# Tasks and exercises
1. Quote the SRA metadata post word for word, starting with "We have been" and going on through "Metadata Release soon!".
2. Pick up the SRA metadata post after its final sentence and keep writing it.

======== Source extract ========

SRA Metadata with JSON

We have been working on updating access to the SRA metadata. In previous posts, we used the SQLite database provided by the Meltzer lab, but for a variety of reasons, we are now using the XML provided by the NCBI.

Please note that we are currently updating this with new code and versions, and should have an update on the next SRA Metadata Release soon!

The code to convert the XML and more tips on getting the data are all available on our SRA Metadata GitHub repo.

We download the XML from the NCBI FTP site. There are two files that you should get. The first is SRA_Accessions.tab, which is all the accession information. The second file is the actual metadata, and whose name changes each time it is updated, as NCBI adds a timestamp. The current version of the file is NCBI_SRA_Metadata_Full_20190810.tar.gz. This file (which is approximately 1GB) contains about a million XML files (currently 1,354,364 files), one for each of the submissions to the SRA. (As a side note, a million submissions over 12 years is about 200 submissions per day. However, remember that the frequency of data submissions to the SRA has not been linear over the 12 year life of the archive!)

======== Dataset excerpt ========

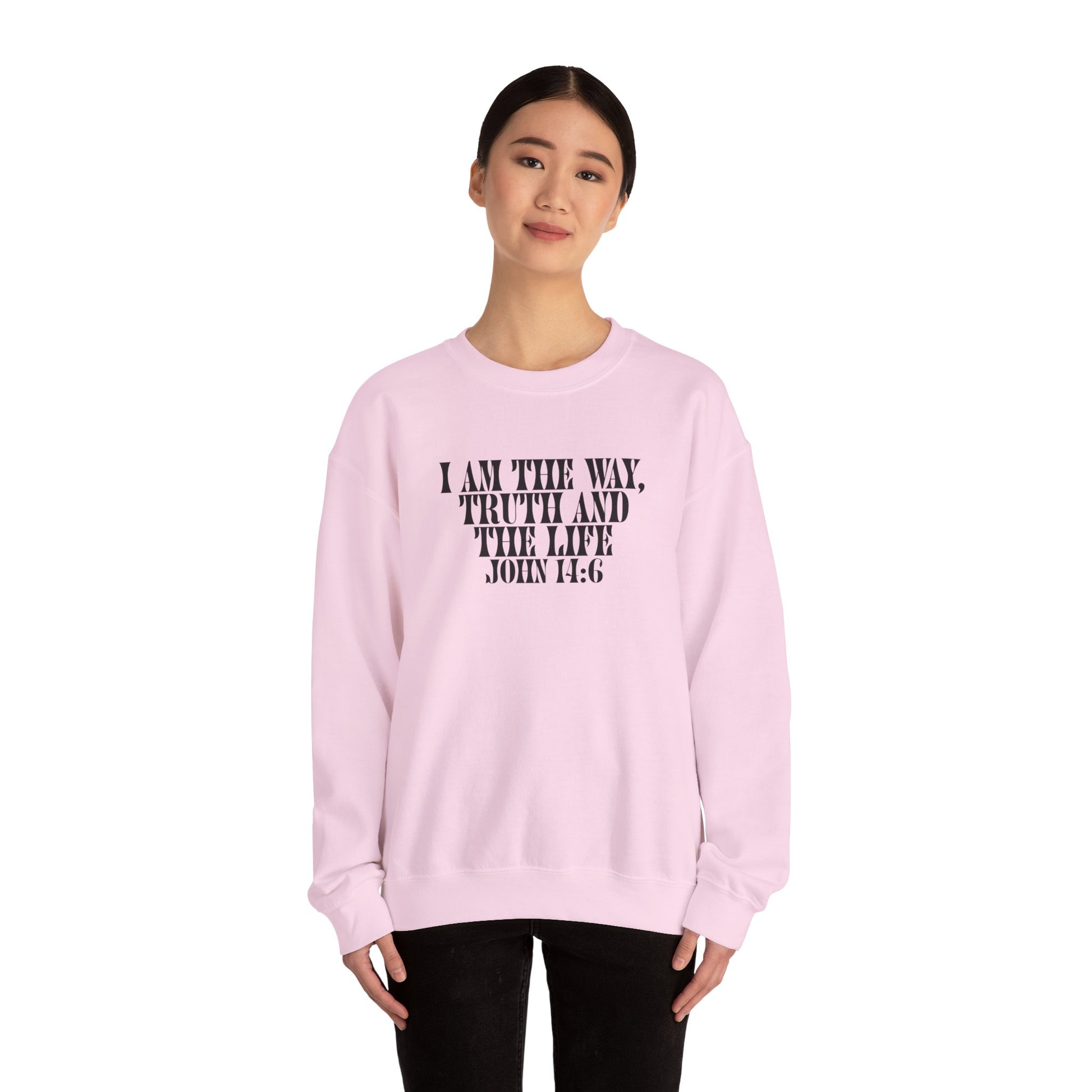 Sweatshirt Crewneck For Christian Men Women Gift Fashion The Way Bible Verse Shirt Clothing Gift For Men women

========

# Task answers
1.
We have been working on updating access to the SRA metadata. In previous posts, we used the SQLite database provided by the Meltzer lab, but for a variety of reasons, we are now using the XML provided by the NCBI.

Please note that we are currently updating this with new code and versions, and should have an update on the next SRA Metadata Release soon!

2.
We convert those to JSON format so we can parse them easily using grep and jq. The script to convert them and the command to do so is provided at our SRA Metadata GitHub repo. You may not need to convert them to JSON if you are familiar with XML, but we find it helps. It also allows us to use the terrific jq parser as shown below. You can download the NCBI Metadata in JSON format from our website.

Directory Organization

There are about 1.5 million files in the SRA JSON archive, and so rather than having each of them as separate files in one colossal directory, we have broken them into subdirectories. The basic directory structure is:

json/SRA/SRA000/SRA000000.json

Where SRA might be one of SRA, DRA or ERA depending on where the data originated from, then there are the first three digits of the accession (e.g. SRA000), and then the full accession with the .jsonextension.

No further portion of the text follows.